Zezo forum:

Post by zezo | 2009-06-09 | 13:17:53

I will post few articles describing how the optimizer and the site work, including performance tuning tricks that I've used.

14 Comments

Post by zezo | 2009-06-09 | 13:21:10

The math:

The optimum sailing route is classic optimization task. It's described briefly in this Wikipedia article

As with other NP-complete problems the trick is reducing the problem space without missing the optimum solution.

Brute force approach becomes impractical too soon as the number of all possible tracks is infinite for all practical purposes (like the computer chess programs)

A quick calculation:

VORG boat polars have 68 discrete points. We can discart some of them with the empirical knowledge that sailing at TWA < 36 ot > 155 won't do any good, and that leaves 54 possible directions at each step.

If 10-minute steps are used the total number of positions in 1 hour is 54^6 or 2.5*10^10, and that's already too much.

So we need a way to reduce the number of starting positions at each step. I've used simple polar approach where the number of 'best' points at each step is fixed. May not be the best one, but gets the complexity down from O(N^2) to O(N).

Then some assumptions are made about reasonable direction - like that you don't want to sail in direction opposite to the destination. That does not work when you have land mass in you route, but the polar approach is not very good in that case anyway.

That gets the number of possible destination down to about 30, depending of the TWA with more choices when reaching.

Now the number of possible positions for 24 hours is reduced to about 5 Million and that is manageable in real time on modern CPU.

To be continued ...

Post by zezo | 2009-06-09 | 13:57:38

The program:

I coded the first proof on concept in perl, just to see if the chosen approach will work at all. It worked indeed, but was relatively slow - with run times in the order of minutes.

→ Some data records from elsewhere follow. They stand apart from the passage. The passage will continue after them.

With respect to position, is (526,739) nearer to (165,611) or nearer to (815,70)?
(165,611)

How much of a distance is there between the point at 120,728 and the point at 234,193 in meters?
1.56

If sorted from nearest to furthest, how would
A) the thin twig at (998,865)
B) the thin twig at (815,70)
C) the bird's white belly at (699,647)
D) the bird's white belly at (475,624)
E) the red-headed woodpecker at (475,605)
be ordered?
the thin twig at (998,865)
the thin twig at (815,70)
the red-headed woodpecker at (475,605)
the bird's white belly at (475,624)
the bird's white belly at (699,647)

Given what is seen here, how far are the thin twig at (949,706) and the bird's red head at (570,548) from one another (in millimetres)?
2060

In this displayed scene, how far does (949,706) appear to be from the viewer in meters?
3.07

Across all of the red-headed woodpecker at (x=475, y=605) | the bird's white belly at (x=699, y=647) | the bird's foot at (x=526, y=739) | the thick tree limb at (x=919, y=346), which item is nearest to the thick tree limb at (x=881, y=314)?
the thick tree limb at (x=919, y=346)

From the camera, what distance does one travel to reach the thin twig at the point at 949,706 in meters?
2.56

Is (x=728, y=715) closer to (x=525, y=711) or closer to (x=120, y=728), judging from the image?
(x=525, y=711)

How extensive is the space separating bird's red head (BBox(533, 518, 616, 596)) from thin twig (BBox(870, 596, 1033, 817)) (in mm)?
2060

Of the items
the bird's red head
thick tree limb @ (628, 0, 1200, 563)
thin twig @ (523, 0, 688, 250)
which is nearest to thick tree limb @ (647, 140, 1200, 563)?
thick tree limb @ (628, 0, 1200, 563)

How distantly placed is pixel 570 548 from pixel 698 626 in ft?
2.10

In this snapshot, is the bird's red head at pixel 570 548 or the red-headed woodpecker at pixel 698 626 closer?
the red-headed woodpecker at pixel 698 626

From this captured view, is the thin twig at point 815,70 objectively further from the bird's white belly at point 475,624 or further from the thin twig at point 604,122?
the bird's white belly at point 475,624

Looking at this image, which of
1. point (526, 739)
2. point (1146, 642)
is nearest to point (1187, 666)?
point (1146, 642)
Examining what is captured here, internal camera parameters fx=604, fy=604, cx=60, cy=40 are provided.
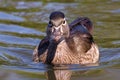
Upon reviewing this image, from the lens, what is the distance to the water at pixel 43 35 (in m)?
13.1

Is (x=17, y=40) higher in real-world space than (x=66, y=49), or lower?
lower

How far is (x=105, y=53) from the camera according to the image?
1480 cm

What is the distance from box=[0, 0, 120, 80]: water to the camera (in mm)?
13062

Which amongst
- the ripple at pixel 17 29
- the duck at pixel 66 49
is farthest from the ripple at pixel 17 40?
the duck at pixel 66 49

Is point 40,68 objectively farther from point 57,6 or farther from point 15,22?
point 57,6

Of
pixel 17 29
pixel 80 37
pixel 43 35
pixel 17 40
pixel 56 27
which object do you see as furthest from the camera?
pixel 17 29

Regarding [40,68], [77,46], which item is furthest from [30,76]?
[77,46]

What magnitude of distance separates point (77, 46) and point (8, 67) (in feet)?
5.43

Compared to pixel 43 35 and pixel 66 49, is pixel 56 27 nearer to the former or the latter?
pixel 66 49

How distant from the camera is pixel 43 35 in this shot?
16.3m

I had the idea of turning it into online service from the beginning, and the run time had to be reduced to few seconds to make is suitable for multi-user environment.

So the next step was rewriting the core of the algorithm in C and checking the performance. Results were pretty interesting.

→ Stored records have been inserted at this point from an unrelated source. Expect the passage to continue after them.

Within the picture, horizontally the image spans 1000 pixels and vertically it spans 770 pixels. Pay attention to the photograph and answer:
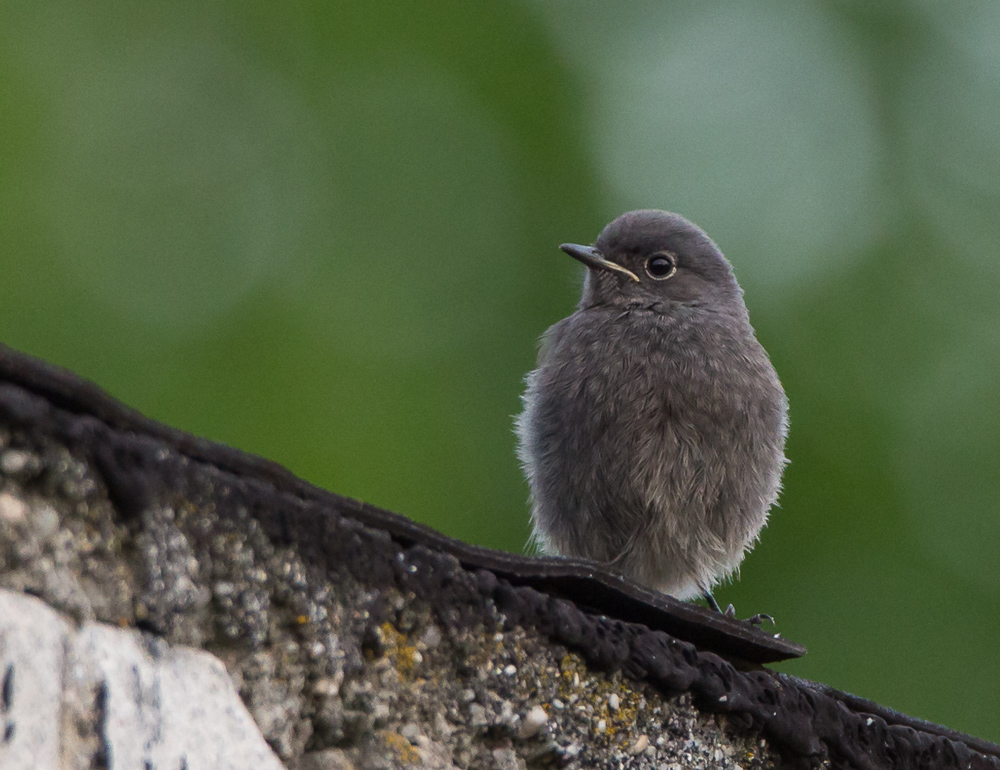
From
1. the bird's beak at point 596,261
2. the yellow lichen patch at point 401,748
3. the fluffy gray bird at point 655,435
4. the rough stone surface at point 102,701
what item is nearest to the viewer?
the rough stone surface at point 102,701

The original run time of the perl version for given parameters was about 300 seconds.

The time for unoptimized C program was about 16 seconds, or 20 times faster. That showed that interpreted language as perl is not that much slower than C as we usually think, but was still too slow.

Reducing the accuracy from double to single precision math brought that down to 10 seconds. Compiling with full optimizations for the target CPU brought that down to 6s.

The compiler used so far was gcc4. Then I decided to give the commercial ($800 license) Intel cc compiler a try. Fortunately there is time - limited trial available.

Compiling the code with it resulted in 2-second run time! Obviously gcc was not using the full vector math capabilities of modern CPUs.

I try to avoid using commercial software if possible, so decided to help the gcc a bit. There are 2 freely available sse/simd libraries for the X86 platform. Both have the very useful sincos4 function, which calculates both sin() and cos() of four angles in parallel, and that happened to be very useful for the great circle formulas.

The vectorized great circle destination function looks like this:

float gc_distance(float lon1, float lat1, float lon2, float lat2)
{
vf4 vx, sin4, cos4;
vx.f[0] = (lon2-lon1)/2;
vx.f[1] = (lat2-lat1)/2;
vx.f[2] = lat1;
vx.f[3] = lat2;
sincos_ps(vx.v, &sin4.v, &cos4.v);

float a = sin4.f[1]*sin4.f[1] + cos4.f[2] * cos4.f[3] * sin4.f[0] * sin4.f[0];
return 6378/1.852 * 2 * atan2f(sqrtf(a), sqrtf(1-a));
}

Using sse_mathfun.h brought the gcc results within 20% of the icc, and that was good enough, so at this point I could go on with the rest of the project.

To be continued ...

Post by zezo | 2009-06-09 | 14:41:47

The site:

Now the overhead of loading GRIB files, polar diagrams, land collision chart and other data was becoming significant compared to the math core of the algorithm.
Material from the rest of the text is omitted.